C’est là que ça bloque. L’aliénation du salariat n’est pas une formule vide de sens.
Je me suis personnellement confronté à cette aliénation de base.
Avec ma compagne, j’ai construit une petite habitation très simple et très peu énergivore. J’ai donc conçu et réalisé une installation électrique simple, fonctionnelle et sûre mais pas aux normes, qui sont, au moins dans ce domaine, au service du suréquipement et de la surconsommation.
Comme toute habitation neuve, le raccordement au réseau électrique est soumis à l’obtention d’un certificat de conformité délivré par un organisme pourri jusqu’à la moelle, le Consuel. Passage du contrôleur (simple salarié), discussion, argumentation et…rien du tout, c’est pas conforme, na! Les discussions, tractations et supplications (très humiliantes) tentées auprès des employés d’ERDF (chargé des mises en service) subirent le même sort : pas de certificat de conformité, pas d’électricité, re na!

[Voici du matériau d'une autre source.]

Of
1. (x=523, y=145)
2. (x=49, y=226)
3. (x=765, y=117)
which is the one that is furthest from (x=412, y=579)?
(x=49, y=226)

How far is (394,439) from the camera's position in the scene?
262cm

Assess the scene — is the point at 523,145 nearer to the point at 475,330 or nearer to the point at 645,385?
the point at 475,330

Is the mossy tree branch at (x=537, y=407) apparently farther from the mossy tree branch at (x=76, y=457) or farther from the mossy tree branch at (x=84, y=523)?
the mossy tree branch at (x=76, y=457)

Voilà de simples salariés qui ne risquent rien à ne pas appliquer une réglementation dont la seule fonction est d’enrichir la mafia de l’électricité, mais qui l’applique sans broncher et en étant parfaitement conscients de la situation dans laquelle ils me mettaient. C’est fou ce que le très sale état de notre monde doit à une multitude de gens qui ne font que leur métier.

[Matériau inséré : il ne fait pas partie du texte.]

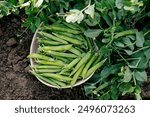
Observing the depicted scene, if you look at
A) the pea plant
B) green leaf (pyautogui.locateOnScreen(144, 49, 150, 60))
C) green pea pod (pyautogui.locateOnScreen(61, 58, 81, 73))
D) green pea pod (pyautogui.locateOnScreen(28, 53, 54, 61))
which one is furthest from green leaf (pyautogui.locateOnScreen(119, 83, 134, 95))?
green pea pod (pyautogui.locateOnScreen(28, 53, 54, 61))

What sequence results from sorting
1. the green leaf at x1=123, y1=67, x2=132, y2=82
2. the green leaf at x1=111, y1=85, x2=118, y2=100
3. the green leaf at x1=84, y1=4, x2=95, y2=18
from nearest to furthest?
the green leaf at x1=84, y1=4, x2=95, y2=18, the green leaf at x1=123, y1=67, x2=132, y2=82, the green leaf at x1=111, y1=85, x2=118, y2=100

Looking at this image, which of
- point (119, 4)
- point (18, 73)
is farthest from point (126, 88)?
point (18, 73)

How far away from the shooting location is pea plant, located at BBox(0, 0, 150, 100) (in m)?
2.46

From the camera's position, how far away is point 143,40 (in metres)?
2.45

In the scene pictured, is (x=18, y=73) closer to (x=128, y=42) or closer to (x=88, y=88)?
(x=88, y=88)

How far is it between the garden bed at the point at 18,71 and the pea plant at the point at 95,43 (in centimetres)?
16

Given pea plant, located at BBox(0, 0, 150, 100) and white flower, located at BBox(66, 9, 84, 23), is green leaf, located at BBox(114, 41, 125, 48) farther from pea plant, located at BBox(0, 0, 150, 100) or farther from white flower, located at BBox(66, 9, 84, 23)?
white flower, located at BBox(66, 9, 84, 23)

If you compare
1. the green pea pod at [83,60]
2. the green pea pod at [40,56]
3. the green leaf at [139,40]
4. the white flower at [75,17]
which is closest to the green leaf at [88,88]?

Bilan : passage en autonomie électrique (12000 euros de matos!), ce n’est pas donné à tout le monde de pratiquer résolument l’objection de croissance. A titre d’information, l’habitation, qui n’est pas une grotte, où on ne s’éclaire pas à la bougie et où on ne lave pas son linge à la main au lavoir consomme moins de 3 KWH d’électricité par jour (pour 2/3 personnes). Qui dit mieux ?

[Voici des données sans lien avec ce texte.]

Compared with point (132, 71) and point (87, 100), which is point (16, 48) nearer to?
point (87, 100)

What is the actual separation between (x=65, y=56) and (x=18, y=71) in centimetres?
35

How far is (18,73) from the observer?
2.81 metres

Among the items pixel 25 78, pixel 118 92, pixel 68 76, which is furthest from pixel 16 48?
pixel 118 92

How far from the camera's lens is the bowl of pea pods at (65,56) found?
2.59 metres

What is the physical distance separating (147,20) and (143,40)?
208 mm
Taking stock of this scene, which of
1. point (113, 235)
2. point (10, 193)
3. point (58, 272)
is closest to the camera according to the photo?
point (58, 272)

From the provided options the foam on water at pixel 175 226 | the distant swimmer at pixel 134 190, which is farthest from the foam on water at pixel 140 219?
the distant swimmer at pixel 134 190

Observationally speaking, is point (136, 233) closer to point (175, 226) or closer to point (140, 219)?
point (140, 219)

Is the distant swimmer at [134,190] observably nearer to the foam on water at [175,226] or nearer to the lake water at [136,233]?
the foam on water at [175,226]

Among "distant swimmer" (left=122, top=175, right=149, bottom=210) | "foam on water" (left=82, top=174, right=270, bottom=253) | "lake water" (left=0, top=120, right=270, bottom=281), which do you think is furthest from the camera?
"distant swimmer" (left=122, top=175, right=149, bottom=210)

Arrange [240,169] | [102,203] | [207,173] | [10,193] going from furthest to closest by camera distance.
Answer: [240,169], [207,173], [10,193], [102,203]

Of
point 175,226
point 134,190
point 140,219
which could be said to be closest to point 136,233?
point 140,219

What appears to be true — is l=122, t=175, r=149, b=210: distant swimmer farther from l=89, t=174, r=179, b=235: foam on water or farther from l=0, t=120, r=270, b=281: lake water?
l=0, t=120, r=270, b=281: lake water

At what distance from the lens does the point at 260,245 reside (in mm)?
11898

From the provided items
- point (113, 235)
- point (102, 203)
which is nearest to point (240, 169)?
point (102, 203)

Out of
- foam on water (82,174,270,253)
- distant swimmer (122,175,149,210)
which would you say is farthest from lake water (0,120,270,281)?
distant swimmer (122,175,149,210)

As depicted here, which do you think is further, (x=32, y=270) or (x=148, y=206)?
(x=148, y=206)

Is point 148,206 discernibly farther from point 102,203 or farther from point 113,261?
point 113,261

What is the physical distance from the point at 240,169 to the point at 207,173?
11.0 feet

Ceci dit le jour où on se sera enfin décidé à agir (collectivement) et qu’il faudra pendre Proglio avec les tripes de Parisot, je suis volontaire.
actualisation:
FNE participera à la réunion de lancement du débat sur la transition énergétique. Mais pour Benoit Hartmann, porte-parole de FNE : « Nous n’imaginons pas de participer à des débats qui seraient conduits à 112 sur seulement 6 jours comme le prévoit le calendrier. Par ailleurs il ne saurait être question de faire un débat qui engage la France pour l’avenir en seulement 2 mois et demi ». Greenpeace et Les Amis de la Terre, ont décidé de boycotter le débat, bien que Mme Batho ait revu la composition du comité.
pourquoi ça bloque :
Pour le Premier ministre, Jean-Marc Ayrault, cette transition « ne devra pas passer par une diminution de notre compétitivité ». Pas question donc de voir le prix de l’électricité s’envoler. « L’objectif de ce débat, c’est de renforcer notre compétitivité », a aussi prévenu la patronne du Medef, Laurence Parisot. Et le ministre du redressemement productif, Arnaud Montebourg, n’a cessé de réaffirmer l’intérêt stratégique du gaz de schiste et l’avenir du nucléaire.